REVIEWED: Hideous Divinity - ‘LV-426’


The mere mention of a death metal band in the same breath as groove-laden genre kings Aborted is enough to get us salivating with anticipation from the word ‘go’. But although Hideous Divinity share common prestige in the shape of uber-talented bassist Stefano Franceschini, these Italian aggressors favour an altogether more technical brand of brutalising extremity.


Like the masterful, blastbeat-laden carnage of their Belgian brethren, vicious three-tracker ‘LV-426’ revels in bone-splintering extremes of aggression, having taken its title from that of the notorious, alien-infested moon featured in sci-fi horror classic Alien. With its flesh-scalding accents of tremolo and vocal cord-liquefying shrieks assuming a deliciously abrasive assault over a frantically accelerating hail of propulsive blasts, ‘Acheron, Stream of Woe’ makes for a pleasingly brutalising opener. Displaying tautly manipulated pacing and control through every densely sinuous and percussive stylistic shift, there’s no shortage of black-hearted menace lurking in the monstrously elongated lines of bass work interwoven in amongst its manic implosions of aggression. True to its pleasingly graphic-sounding title, ‘Chestburst’ explodes forth in a delirious orgy of battering ultra-violence, its frenetic flurries of guitar flying hither and thither like white-hot fragments of airborne shrapnel. Thus far, a skilful and unrelenting exercise in aggression that batters the senses into submission without barely missing a beat.

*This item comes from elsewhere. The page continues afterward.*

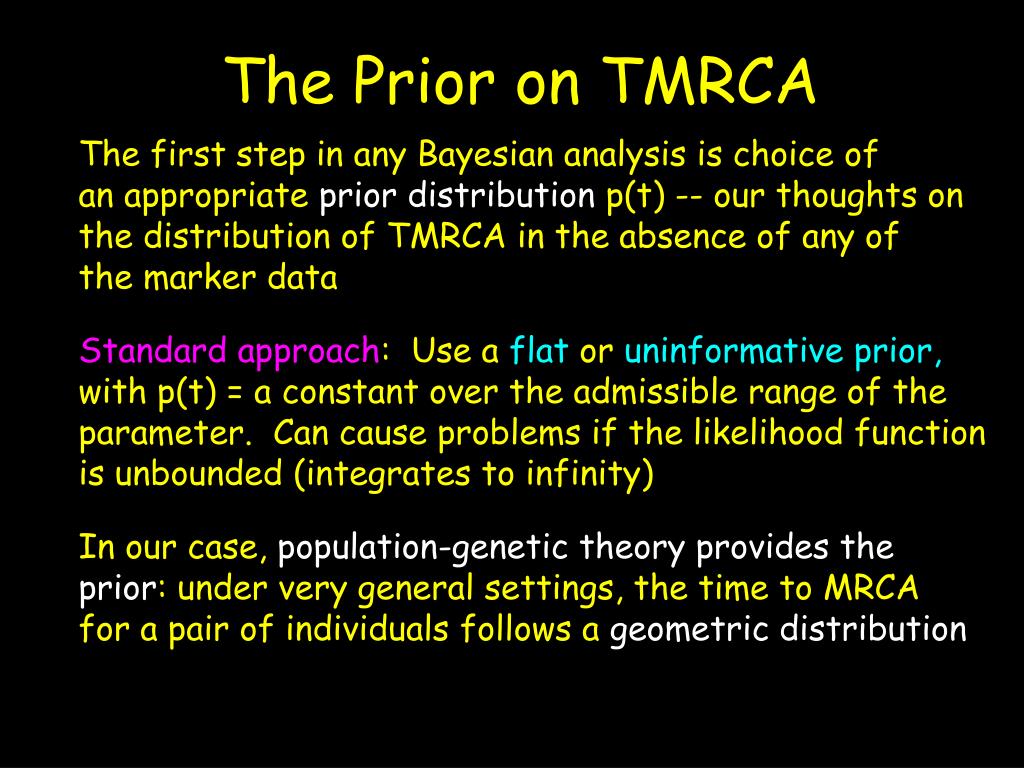 The Prior on TMRCA

The first step in any Bayesian analysis is choice of an appropriate prior distribution p(t) -- our thoughts on the distribution of TMRCA in the absence of any of the marker data

Standard approach: Use a flat or uninformative prior, with p(t) = a constant over the admissible range of the parameter. Can cause problems if the likelihood function is unbounded (integrates to infinity)

In our case, population-genetic theory provides the prior: under very general settings, the time to MRCA for a pair of individuals follows a geometric distribution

But it’s not until we arrive at Coheed and Cambria cover ‘Delirium Trigger’ that we find Hideous Divinity at their darkly arresting finest as intricately unfurling lines of fretwork smoulder with sinister majesty alongside grandiose slabs of bass-laden groove that abound with all the vast, apocalyptic impact of a violent planetary collision. From here, we’re hurled headlong into a frenzy of pummelling aggression that, despite the substantial brawn and brute force on show here, does nothing to compromise the razor-keen precision with which its notey intricacies are handled.


In sum, a solid and, at times, brutally compelling slab of sonic extremity.